Thursday, February 24, 2011

The pain of enterprise Java development

Java enterprise development can be painful. Now, it's true that Java is not as concise as some other languages. It's also true that the Java ecosystem is full of famously complex tools and frameworks such old-style EJBs, JSF and Maven. Still, I believe that for us Java enterprise developers, much of the pain is self-inflicted. Let me suggest a few things we do to ourselves, often unnecessarily. These are generally justified as a Best Practice (spoken in a deep, authoritative voice) or something that decouples something or other. I think it says something about our mindset, and I don't necessarily mean in a bad way.



Pain 1: lots of modules

One day, I started importing a new Maven-based project into Eclipse, and watched in horror as some 30 Eclipse projects poured into my project list. The sensation was similar to watching a toilet overflow. This was a green-field Java project that had only 3 engineers working for about that many months. And we already had 30 Eclipse projects (and no shipping product). Why?

I know arguments in favor of modularity. It allows developers to work separately and not step on each others' toes. Each module can be developed and unit-tested independently. Modules allows us to control complexity by partitioning the pieces, controlling dependencies. This is all well and good. The pain comes from going module-crazy from the start. If you are starting from scratch, you are not going to have a code base large enough to justify a highly modular system. Worse, you won't know enough about what your project will look like in the future to make good decisions about where the module boundaries should be.

If you have too little code going into too many buckets, there is going to be pain. Fine-grained modularity means you might break up code that really belongs together, and get all tangled up managing dependencies. You do not have a working product yet, so the danger is that you go dark and work happily in your own little silo, oblivious to integration problems until much further down the road. When I work in a highly modularized project, it's not unusual for my code commits to span half a dozen or more Eclipse projects, which makes the value of this modularization questionable.

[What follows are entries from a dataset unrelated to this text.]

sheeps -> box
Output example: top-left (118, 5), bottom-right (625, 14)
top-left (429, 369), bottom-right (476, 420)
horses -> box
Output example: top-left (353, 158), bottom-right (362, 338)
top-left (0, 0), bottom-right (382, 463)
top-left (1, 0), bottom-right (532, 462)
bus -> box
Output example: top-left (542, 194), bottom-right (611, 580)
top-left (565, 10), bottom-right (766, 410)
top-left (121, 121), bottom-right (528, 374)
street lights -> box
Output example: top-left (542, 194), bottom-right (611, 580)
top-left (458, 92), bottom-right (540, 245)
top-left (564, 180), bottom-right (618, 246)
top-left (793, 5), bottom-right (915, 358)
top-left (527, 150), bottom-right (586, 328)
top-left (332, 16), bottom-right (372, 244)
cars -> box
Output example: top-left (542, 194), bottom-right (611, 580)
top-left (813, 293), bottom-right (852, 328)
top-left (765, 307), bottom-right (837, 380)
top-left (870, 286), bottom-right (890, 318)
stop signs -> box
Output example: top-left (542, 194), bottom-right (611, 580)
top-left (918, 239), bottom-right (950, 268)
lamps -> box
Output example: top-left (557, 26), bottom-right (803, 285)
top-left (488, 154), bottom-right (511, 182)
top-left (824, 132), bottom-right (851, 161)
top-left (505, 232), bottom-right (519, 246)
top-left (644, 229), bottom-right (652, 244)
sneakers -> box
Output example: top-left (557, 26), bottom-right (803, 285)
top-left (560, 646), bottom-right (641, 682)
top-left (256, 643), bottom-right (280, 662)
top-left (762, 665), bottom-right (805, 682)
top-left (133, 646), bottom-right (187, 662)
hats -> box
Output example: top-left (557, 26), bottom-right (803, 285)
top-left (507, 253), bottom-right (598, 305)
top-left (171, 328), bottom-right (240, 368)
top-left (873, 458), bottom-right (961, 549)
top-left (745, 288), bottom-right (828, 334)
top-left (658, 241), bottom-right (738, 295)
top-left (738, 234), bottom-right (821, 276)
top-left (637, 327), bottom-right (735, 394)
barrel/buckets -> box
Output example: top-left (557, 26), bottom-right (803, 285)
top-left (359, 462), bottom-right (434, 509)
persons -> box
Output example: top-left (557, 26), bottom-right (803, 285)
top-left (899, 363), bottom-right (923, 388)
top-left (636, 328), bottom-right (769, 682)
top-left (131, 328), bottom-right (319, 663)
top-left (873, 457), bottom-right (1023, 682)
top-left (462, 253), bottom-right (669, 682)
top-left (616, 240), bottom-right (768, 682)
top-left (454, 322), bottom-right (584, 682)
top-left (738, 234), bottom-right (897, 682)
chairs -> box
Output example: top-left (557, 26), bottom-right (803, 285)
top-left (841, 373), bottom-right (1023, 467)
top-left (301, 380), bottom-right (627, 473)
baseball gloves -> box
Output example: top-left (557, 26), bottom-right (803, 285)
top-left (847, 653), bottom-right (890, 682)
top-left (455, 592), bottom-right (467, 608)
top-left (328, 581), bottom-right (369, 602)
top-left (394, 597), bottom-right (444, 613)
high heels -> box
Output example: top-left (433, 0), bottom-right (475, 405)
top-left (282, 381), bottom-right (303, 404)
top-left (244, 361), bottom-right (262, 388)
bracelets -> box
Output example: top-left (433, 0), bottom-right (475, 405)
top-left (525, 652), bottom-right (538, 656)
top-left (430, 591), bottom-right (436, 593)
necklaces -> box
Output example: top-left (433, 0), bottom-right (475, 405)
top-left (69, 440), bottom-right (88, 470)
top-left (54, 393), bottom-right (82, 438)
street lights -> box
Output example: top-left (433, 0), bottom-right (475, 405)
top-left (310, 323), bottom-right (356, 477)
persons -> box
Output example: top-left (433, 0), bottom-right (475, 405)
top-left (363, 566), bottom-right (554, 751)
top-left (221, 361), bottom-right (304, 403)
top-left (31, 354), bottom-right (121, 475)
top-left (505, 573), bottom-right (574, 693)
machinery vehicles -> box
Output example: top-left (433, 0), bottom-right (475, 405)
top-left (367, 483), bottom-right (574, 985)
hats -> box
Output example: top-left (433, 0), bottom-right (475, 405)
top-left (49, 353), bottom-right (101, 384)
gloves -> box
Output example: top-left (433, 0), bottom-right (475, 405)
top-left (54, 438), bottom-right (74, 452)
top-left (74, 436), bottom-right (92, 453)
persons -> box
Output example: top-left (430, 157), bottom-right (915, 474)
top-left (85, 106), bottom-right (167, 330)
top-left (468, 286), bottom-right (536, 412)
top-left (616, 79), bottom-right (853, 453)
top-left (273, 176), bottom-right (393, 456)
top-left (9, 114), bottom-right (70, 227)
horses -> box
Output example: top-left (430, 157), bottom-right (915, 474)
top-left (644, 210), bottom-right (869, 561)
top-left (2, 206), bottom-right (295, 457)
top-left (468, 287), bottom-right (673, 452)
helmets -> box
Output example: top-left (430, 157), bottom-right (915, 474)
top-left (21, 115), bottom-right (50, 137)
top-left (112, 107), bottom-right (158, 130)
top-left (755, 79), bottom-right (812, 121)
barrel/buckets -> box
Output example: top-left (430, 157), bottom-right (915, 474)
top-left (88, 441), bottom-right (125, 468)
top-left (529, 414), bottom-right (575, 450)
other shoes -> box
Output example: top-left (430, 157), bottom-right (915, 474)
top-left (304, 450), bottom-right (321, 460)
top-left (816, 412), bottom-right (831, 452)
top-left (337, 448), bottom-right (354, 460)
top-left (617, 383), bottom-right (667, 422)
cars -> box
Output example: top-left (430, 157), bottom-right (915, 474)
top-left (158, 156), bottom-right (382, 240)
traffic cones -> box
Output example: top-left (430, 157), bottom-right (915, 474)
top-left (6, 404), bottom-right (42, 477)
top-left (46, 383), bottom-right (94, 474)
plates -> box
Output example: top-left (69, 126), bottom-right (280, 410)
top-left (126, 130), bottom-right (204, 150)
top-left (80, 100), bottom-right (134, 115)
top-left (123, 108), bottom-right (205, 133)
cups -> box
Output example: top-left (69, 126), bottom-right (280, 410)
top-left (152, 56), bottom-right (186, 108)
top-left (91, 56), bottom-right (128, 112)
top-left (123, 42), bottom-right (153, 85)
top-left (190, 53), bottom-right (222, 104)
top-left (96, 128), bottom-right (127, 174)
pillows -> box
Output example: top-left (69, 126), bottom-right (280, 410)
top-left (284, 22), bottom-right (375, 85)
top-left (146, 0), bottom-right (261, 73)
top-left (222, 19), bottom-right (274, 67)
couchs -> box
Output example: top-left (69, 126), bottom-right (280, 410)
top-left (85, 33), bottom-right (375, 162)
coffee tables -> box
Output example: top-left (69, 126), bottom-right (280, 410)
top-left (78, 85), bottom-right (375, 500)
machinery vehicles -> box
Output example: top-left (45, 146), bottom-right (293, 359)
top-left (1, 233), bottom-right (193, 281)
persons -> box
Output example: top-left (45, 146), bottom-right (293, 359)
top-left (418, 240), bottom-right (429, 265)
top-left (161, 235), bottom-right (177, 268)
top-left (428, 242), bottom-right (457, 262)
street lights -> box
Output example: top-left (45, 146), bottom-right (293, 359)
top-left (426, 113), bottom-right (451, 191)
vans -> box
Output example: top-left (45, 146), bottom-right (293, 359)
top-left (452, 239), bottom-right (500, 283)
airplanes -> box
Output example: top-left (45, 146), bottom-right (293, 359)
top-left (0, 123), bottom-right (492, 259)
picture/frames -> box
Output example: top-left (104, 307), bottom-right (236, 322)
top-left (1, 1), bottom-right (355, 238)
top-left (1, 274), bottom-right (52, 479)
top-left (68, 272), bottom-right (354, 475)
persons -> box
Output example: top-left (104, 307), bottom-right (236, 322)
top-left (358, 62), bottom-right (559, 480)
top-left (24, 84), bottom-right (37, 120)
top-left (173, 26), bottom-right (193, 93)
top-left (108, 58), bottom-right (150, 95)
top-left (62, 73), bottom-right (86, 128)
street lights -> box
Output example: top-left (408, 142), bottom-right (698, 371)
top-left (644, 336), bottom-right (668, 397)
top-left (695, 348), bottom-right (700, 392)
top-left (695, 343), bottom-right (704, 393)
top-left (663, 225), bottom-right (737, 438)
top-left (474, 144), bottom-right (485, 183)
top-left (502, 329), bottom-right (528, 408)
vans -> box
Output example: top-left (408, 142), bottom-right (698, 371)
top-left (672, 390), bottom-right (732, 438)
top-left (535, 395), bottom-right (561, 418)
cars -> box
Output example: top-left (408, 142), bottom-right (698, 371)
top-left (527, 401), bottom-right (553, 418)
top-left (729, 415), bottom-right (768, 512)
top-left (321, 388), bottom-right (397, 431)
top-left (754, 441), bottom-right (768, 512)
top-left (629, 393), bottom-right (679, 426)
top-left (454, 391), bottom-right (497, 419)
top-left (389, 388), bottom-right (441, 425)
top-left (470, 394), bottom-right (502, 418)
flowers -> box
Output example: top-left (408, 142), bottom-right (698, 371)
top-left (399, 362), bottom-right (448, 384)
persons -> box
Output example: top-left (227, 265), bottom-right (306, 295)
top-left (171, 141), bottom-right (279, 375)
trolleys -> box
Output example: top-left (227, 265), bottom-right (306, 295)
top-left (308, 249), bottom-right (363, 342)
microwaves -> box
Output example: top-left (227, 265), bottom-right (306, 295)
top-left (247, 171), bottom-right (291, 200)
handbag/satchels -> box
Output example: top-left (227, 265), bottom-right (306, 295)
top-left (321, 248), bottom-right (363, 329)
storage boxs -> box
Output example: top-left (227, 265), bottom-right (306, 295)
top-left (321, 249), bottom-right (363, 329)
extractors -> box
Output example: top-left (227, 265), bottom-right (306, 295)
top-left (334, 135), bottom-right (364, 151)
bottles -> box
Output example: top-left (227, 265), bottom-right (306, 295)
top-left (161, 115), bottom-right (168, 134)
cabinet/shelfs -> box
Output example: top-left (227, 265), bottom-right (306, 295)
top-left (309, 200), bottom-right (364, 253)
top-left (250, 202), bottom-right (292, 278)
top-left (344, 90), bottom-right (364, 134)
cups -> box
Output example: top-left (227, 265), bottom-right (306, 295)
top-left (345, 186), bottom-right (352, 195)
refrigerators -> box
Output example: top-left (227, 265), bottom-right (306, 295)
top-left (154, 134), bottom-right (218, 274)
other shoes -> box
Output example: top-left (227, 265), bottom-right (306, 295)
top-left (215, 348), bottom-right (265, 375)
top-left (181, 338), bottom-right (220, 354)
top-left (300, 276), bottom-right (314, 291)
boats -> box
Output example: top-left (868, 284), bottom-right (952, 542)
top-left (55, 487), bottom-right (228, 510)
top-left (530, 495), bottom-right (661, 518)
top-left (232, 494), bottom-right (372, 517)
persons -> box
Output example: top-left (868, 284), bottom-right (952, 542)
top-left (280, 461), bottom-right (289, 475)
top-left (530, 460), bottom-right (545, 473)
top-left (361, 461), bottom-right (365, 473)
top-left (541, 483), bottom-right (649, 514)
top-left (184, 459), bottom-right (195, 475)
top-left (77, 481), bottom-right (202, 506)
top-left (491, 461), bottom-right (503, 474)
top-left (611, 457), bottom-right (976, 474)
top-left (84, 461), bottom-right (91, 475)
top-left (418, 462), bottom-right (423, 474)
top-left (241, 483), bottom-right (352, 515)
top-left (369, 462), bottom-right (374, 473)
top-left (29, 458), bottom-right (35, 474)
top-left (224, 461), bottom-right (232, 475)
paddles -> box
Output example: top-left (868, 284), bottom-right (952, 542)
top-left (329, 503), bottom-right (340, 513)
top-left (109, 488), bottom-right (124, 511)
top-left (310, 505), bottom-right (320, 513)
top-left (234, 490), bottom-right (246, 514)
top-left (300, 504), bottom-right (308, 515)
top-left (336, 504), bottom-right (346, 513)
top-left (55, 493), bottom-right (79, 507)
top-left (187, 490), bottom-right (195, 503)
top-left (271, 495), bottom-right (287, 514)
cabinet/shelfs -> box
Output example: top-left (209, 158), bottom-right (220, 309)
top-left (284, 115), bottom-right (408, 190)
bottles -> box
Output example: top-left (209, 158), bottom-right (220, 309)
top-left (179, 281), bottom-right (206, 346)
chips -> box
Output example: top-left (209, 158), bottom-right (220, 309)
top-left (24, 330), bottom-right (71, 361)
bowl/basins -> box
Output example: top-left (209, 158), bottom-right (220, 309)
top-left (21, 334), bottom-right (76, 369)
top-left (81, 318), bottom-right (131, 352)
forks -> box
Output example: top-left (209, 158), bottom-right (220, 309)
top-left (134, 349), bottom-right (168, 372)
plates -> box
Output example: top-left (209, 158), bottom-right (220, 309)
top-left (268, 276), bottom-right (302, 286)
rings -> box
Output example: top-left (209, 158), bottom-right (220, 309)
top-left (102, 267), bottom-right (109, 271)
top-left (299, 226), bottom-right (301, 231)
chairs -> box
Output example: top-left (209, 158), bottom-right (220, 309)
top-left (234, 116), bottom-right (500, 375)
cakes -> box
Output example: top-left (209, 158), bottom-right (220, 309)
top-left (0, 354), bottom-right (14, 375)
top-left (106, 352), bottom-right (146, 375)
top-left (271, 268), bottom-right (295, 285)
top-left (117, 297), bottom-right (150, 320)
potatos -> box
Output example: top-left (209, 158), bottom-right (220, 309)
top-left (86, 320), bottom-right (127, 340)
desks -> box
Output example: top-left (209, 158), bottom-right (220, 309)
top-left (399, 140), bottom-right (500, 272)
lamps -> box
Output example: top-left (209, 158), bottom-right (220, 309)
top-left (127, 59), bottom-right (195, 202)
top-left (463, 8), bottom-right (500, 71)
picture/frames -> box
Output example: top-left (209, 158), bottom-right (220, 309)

For green-field projects, my own inclination is to get to an integrated, working application going as soon as possible. If you don't have an integrated, working application, you won't always know if you have broken the overall application. In the meantime, there is too little code to partition meaningfully. At this stage, Java packages should be all you need.

Pain 2: middle management

Not you, boss. I have blogged about Java middle management before, that practice of inserting useless code so that you have to dig through 5-6 layers of  classes and interfaces to accomplish something that might normally take just 1 line of code. Every implementation class would have its own interface. It's defensive coding, designed to isolate us from change. It's not that Java interfaces are a bad thing. But reflexively slapping an interface on everything that moves just because it is a Best Practice just seems so much unnecessary pain. Come on, we have some of the finest refactoring tools in existence. We can add interfaces later if we really need them. I believe the main justification behind this piling on of interfaces is to "decouple" code. "Decouple A from B" is a professional-sounding way of saying "put useless crap between A and B". The end result is that not only do you have to maintain A and B, but now you also have to maintain the crap too.

Pain 3: framework frenzy

Enterprise developers just love our technology frameworks. I think it is a sign of the richness of the Java platform that we have so many viable choices. Sometimes, the pain comes from not being able to say "no" to these choices. A team might lack discipline in introducing libraries, so an application might end up with 4 logging APIs, both Google Collections and Commons Collection, and so on. A team might be so afraid of changes that we might end up chasing abstractions that isolate us from having to choose. But I think the biggest pain comes not from lack of discipline nor timidity, but from ambition. We want to do it "right", from the very beginning.

The frameworks of ambition are the all-encompassing ones such ESBs, EIP frameworks (Camel, Spring Integration), OSGi and workflow engines (jBPM). You don't just use these frameworks: they use you. You basically build your application around the framework. These are all powerful technologies, but they all carry a price in terms of development complexity, maintenance, deployment and migration. And you may not really need them.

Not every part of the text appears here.